Donald Trump a toujours des vues sur le Groenland. Mais en postant une image de lui, main dans la main avec un manchot, le président a mis en scène un animal qui ne peuple pas ce territoire autonome danois.
«Embrace the penguin. » Il n’en fallait pas plus pour que la Maison Blanche devienne la cible de moqueries en cascade sur les réseaux sociaux, notamment sur X, où cette opération de communication a été publiée vendredi 23 janvier.
Sur l’image, générée par intelligence artificielle, on distingue Donald Trump marchant au Groenland, main dans la main avec un manchot brandissant un drapeau américain. Problème : si « manchot » et « pingouin » se traduisent tous deux par penguin en anglais, la confusion n’est pas anodine. Les pingouins, qui ne vivent d’ailleurs pas dans l’hémisphère Nord, mesurent en moyenne une cinquantaine de centimètres, quand les manchots peuvent atteindre 1,30 mètre. Un détail zoologique qui n’a évidemment pas échappé aux internautes.

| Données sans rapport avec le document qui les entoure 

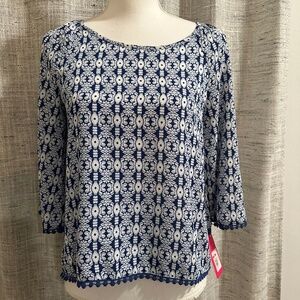 🔹$7 each or 2/$10🔹

NWT xhilaration blouse size XS
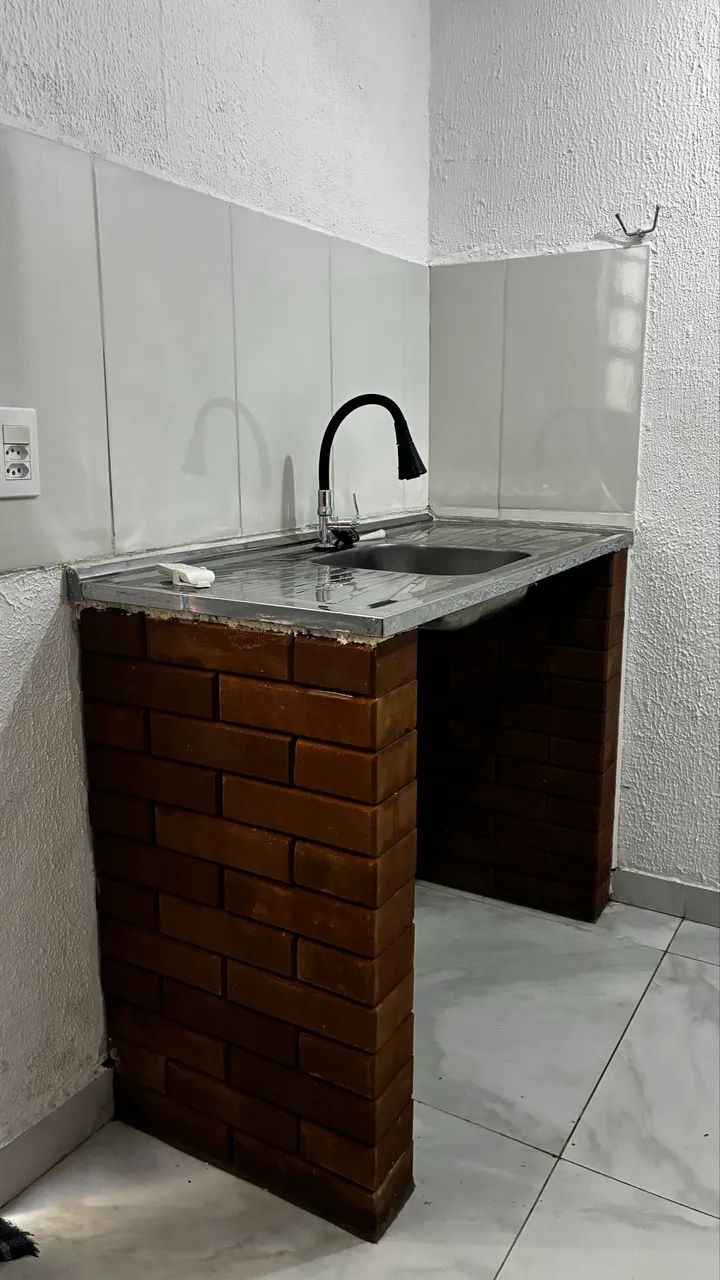 Kitnet Toda mobiliada - água, internet e luz incluso  - Foto 2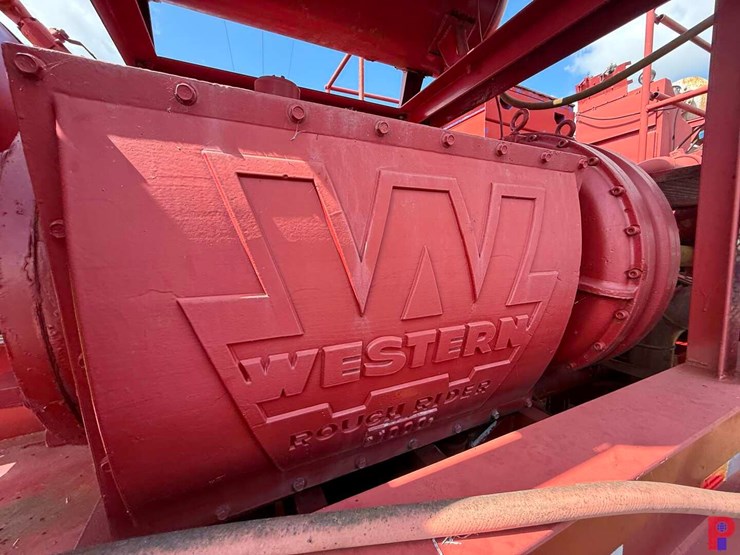 western-rough-rider-1000-hp-10k-triplex-double-pump-trailer-image-10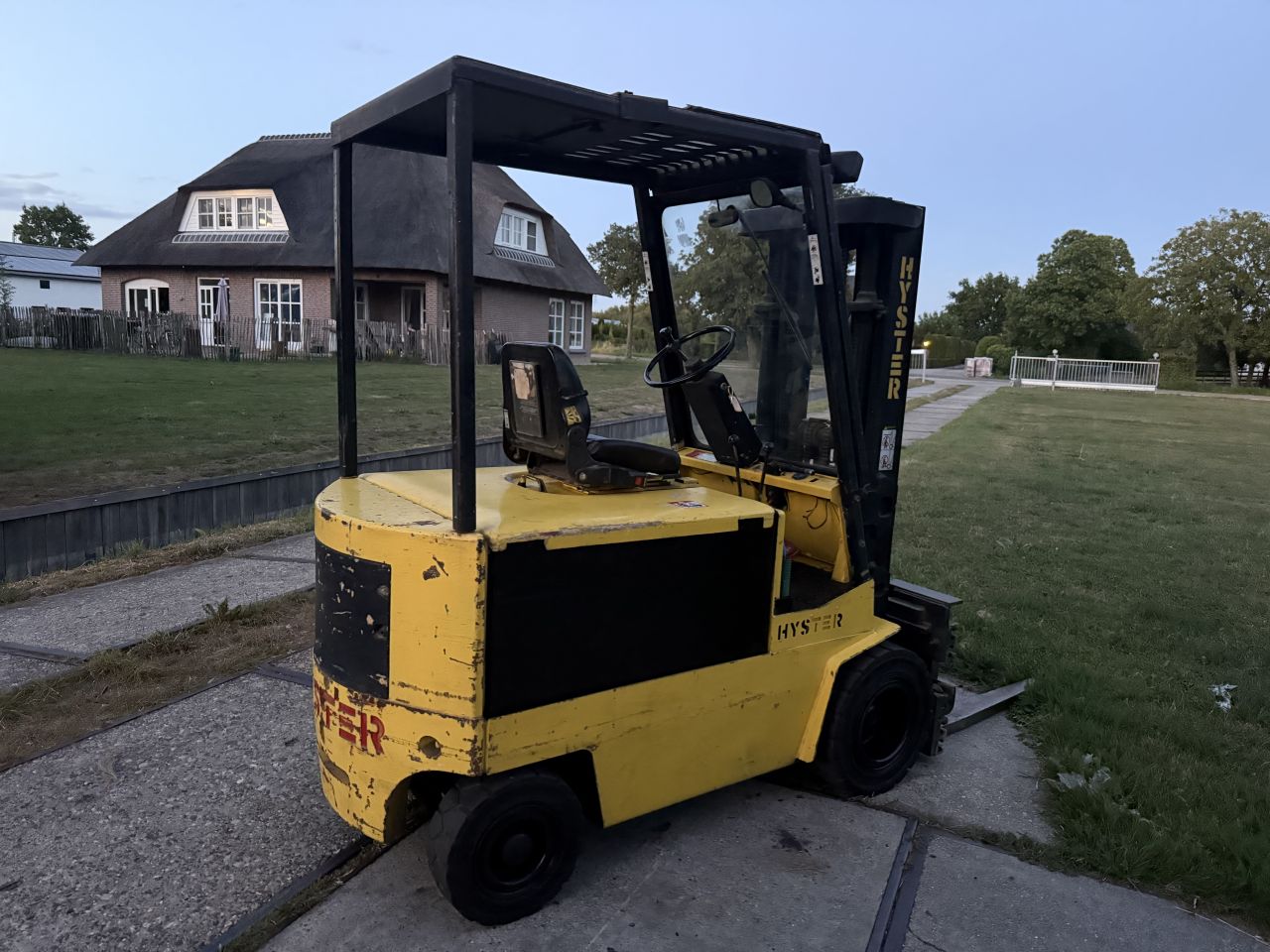 KOOPJE ! Hyster 2500KG elektrisch 3-delig + vorkenspreider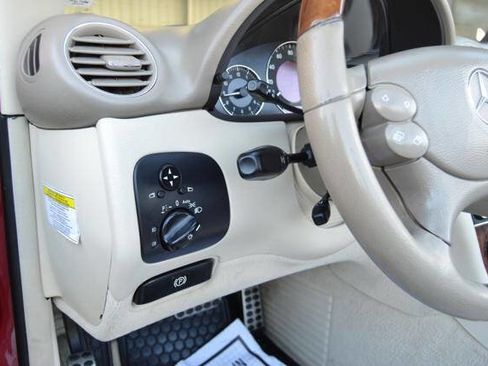 Used 2008 Mercedes-Benz CLK 350 Cabriolet image 31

C’est donc bien un manchot qui accompagne le président républicain. Le problème ? Ces animaux n’habitent pas en Arctique, région « dénuée de manchots », rappelle National Geographic. Ils vivent « principalement sur la péninsule Antarctique et aux abords de la mer de Ross », située au sud de la Nouvelle-Zélande, précise le site.
Donald Trump, cible de moqueries
À la suite de ce post, de nombreux internautes ont mis en lumière l’erreur de la Maison Blanche, Anders Åslund, économiste suédois, en tête. « Donald Trump veut confirmer une fois de plus qu’il est un idiot fini. Le Groenland n’abrite aucun manchot et Trump n’a aucun droit sur le Groenland ni sur les manchots », a-t-il écrit.
« Les manchots de l’Antarctique, non épargnés par la politique de réémigration », s’est moqué Josh Wingrove, correspondant de Bloomberg à Washington.
Sous le post de la Maison Blanche, les parodies sont nombreuses. Certains ont publié une vidéo, générée par IA, dans laquelle Donald Trump est poursuivi par un ours polaire, espèce qui peuple bien ce territoire autonome danois, tandis que d’autres l’ont affublé d’un costume de clown, raillant son manque de culture générale.
Après le Venezuela, le Groenland ?
Donald Trump assure depuis longtemps vouloir s’emparer du Groenland, notamment pour les importantes réserves de minerais que recèle ce territoire. S’il a, un temps, évoqué le recours à la force pour annexer cette immense île, il a finalement rétropédalé lors du Forum économique de Davos, appelant à des négociations immédiates.
Mercredi soir, il a annoncé sur Truth Social avoir « formé le cadre d’un futur accord concernant le Groenland et toute la région arctique » après une « réunion très productive » avec le secrétaire général de l’Otan, Mark Rutte. « La rencontre a été très bonne ce soir, mais il y a encore beaucoup de travail à faire », a-t-il assuré.
Cependant, le contenu de cet accord reste secret. Il « nous donne tout ce que nous voulions », a déclaré Donald Trump devant les caméras. Y compris « devenir propriétaire du Groenland, comme vous le désiriez ? », lui a demandé CNN. « Euh », a hésité le président républicain qui, sans dire non, a évoqué un « accord de long terme par excellence », d’une durée « infinie ».